The Council has today adopted its position (negotiating mandate) on the regulation prohibiting products made with forced labour on the EU market. The negotiating mandate of the Council supports the overall objective of combatting forced labour, and it introduces several improvements to the proposed text.
The Council mandate clarifies the scope of the regulation by including products offered for distance sales, envisages the creation of a forced labour single portal, and reinforces the role of the Commission in investigating and proving the use of forced labour, while aligning the proposed measures with both international standards and EU legislation.
The proposal prohibits products made with forced labour (as defined by the International Labour Organization) from being placed or made available on the Union market or exported from the Union to third countries. The competent authorities should assess forced labour risks based on a range of different sources of information, such as submissions from civil society, a database on forced labour risk areas or products, as well as information on whether the companies concerned carry out their due diligence obligations in relation to forced labour.

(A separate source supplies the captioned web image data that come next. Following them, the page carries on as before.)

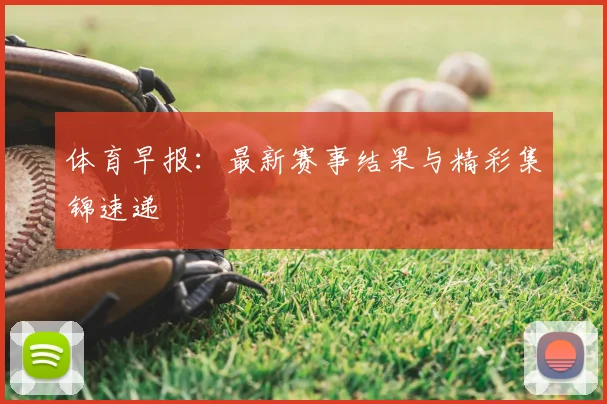 体育早报：最新赛事结果与精彩集锦速递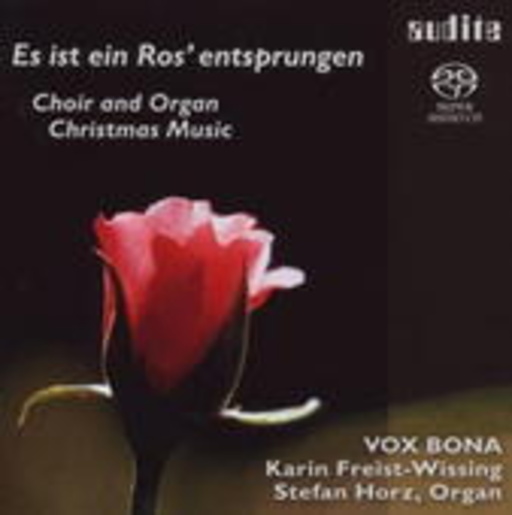 Vox Bona – Es ist ein Ros' entsprungen - Choir And Organ Christmas Music
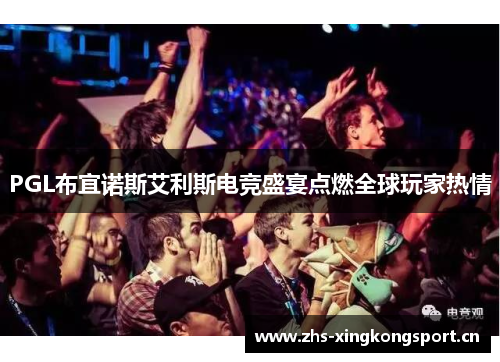 PGL布宜诺斯艾利斯电竞盛宴点燃全球玩家热情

In the event of reasonable indications that a product has been made with forced labour, the authorities should start an investigation. This can include requests for information from companies or carrying out checks and inspections either in the EU or in third countries. If the competent authorities find out that forced labour was used, they will order the withdrawal of the product in question and ban both its placement on the market and its export. Companies will be required to dispose of the goods concerned, and the customs authorities will oversee the enforcement of the prohibition on exports or imports of banned products at the EU borders.
SMEs are not exempted from the regulation, but the size and economic resources of companies, as well as the scale of forced labour, should be taken into consideration before initiating formal investigations. The proposal also provides for specific support tools to help SMEs with the application of the regulation.
The proposal foresees the creation of a Union Network against Forced Labour Products, which will coordinate the measures taken by the competent authorities and the Commission.
The Council negotiating mandate envisages the establishment of the Union Network against Forced Labour Products in order to ensure better coordination between the competent authorities and the Commission in the application of this regulation. The Council position formalises the administrative cooperation within the Network and ensures its active participation in all phases of the process leading to the banning of a product.
The mandate also envisages the creation of a forced labour single portal, which would provide easily accessible and relevant information and tools, including a single information submission point, a database and guidelines, and easy access to information on decisions taken.
The Council position anticipates the necessary collaboration between the competent Member State authorities and the Commission in the application of the forced labour ban regulation so as to ensure that its enforcement and implementation are in line with the requirements of the corporate sustainability due diligence directive and the whistleblowers directive.
Commission’s role in investigations and decisions
To reduce the administrative burden and simplify the allocation of cases, the mandate strengthens the role of the European Commission. The Commission, based on all relevant, verifiable and credible information, will assess whether the products concerned are of Union interest.
A “Union interest” is assumed to exist when one or more of the following criteria are met:
- the scale and severity of suspected forced labour is significant;
- the risks of suspected forced labour are located outside the territory of the Union;
- the products concerned have a significant impact on the internal market (they are presumed to have a significant impact when they are present in at least 3 member states)
If there is a Union interest, the Commission will automatically take over the pre-investigation phase. Otherwise, the pre-investigation phase will be carried out by a national competent authority.
The Council mandate simplifies coordination in cases of cross-border investigations, with the designation of a lead competent authority (which will launch the preliminary phase and ensure the continuity of the investigation and the participation of other authorities) and with greater involvement of the Union Network against Forced Labour Products to ensure transparency and a Union approach.
The mandate also clarifies the procedure for field inspections, envisaged as a last resort measure. These inspections should be based on the location of the suspected forced labour risks and be conducted with full respect for national sovereignty.
Inspections in third countries
According to the Council’s position, when there is a need to conduct inspections outside the Union, the Commission must establish contacts with third countries (at its own initiative, in cases of Union interest, or at the request of a competent authority) and ask the third country governments to conduct inspections on the suspected cases of forced labour. If the Commission’s request is rejected by the government of the third country, this may constitute a case of non-cooperation and the Commission can take a decision based on other relevant evidence.
The Commission will be responsible for preparing the final decision (i.e. to ban a particular product) via an implementing act to be adopted in accordance with the examination procedure, and it will provide a non-confidential summary of this decision on the forced labour single portal.
The mandate agreed today formalises the Council’s negotiating position. It provides the Council presidency with a mandate for negotiations with the European Parliament, which adopted its position on 8 November 2023. Interinstitutional negotiations will start as soon as possible.
Around 27.6 million people are in forced labour around the world, in many industries and in every continent. Most forced labour takes place in the private economy, while some is imposed by public authorities.
The Commission proposed the regulation to prohibit products made with forced labour on the European market on 14 September 2022.